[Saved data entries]
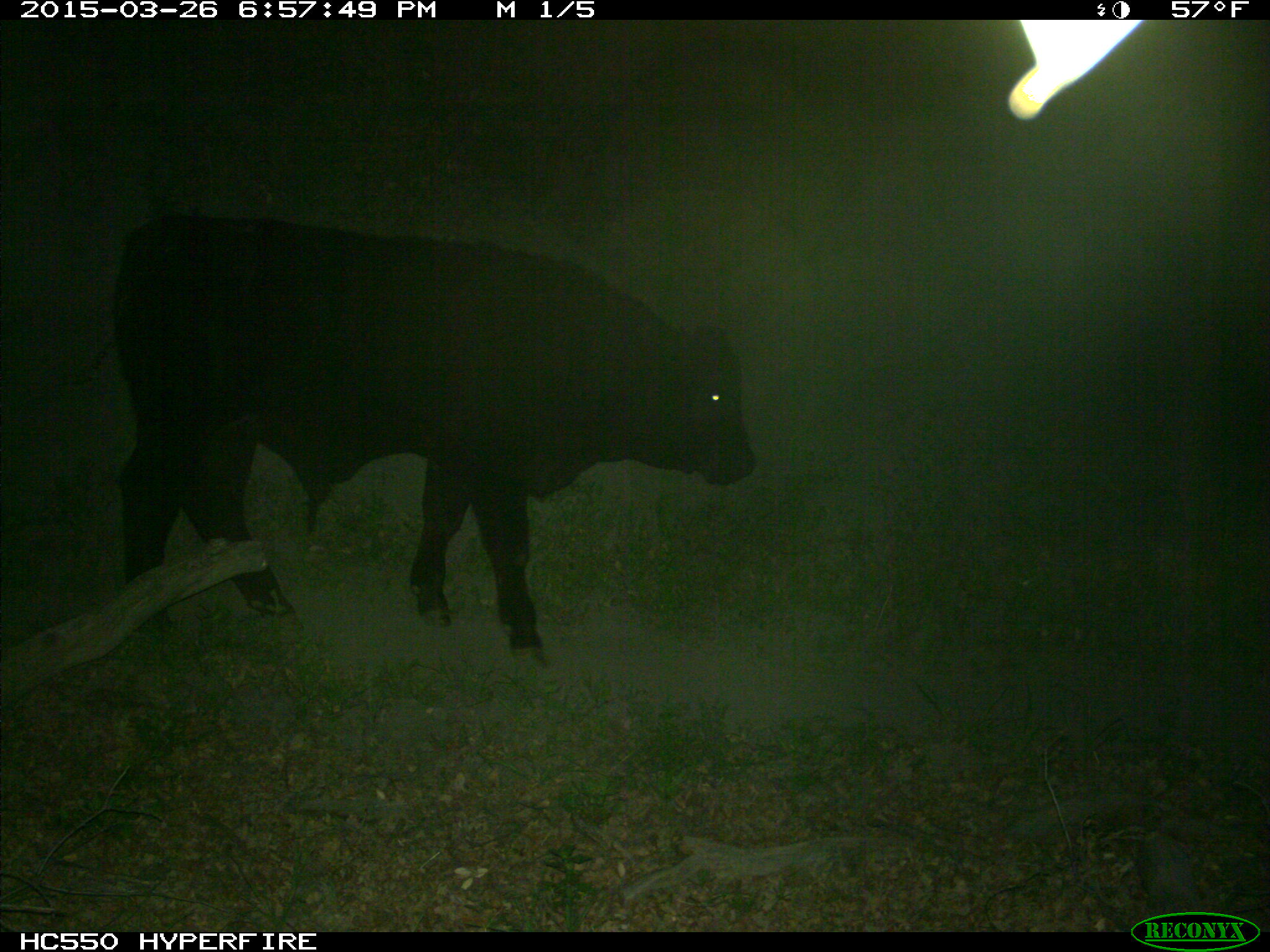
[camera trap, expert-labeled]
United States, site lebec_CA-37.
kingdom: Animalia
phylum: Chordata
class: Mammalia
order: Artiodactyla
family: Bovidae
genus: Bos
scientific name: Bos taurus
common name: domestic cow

▶ [PROBLEM DETAILS]: Your answer must be the records exactly as they stand, with no pictures in it.

▶ [FINAL ANSWER]:
[camera trap, expert-labeled]
United States, site lebec_CA-37.
kingdom: Animalia
phylum: Chordata
class: Mammalia
order: Artiodactyla
family: Bovidae
genus: Bos
scientific name: Bos taurus
common name: domestic cow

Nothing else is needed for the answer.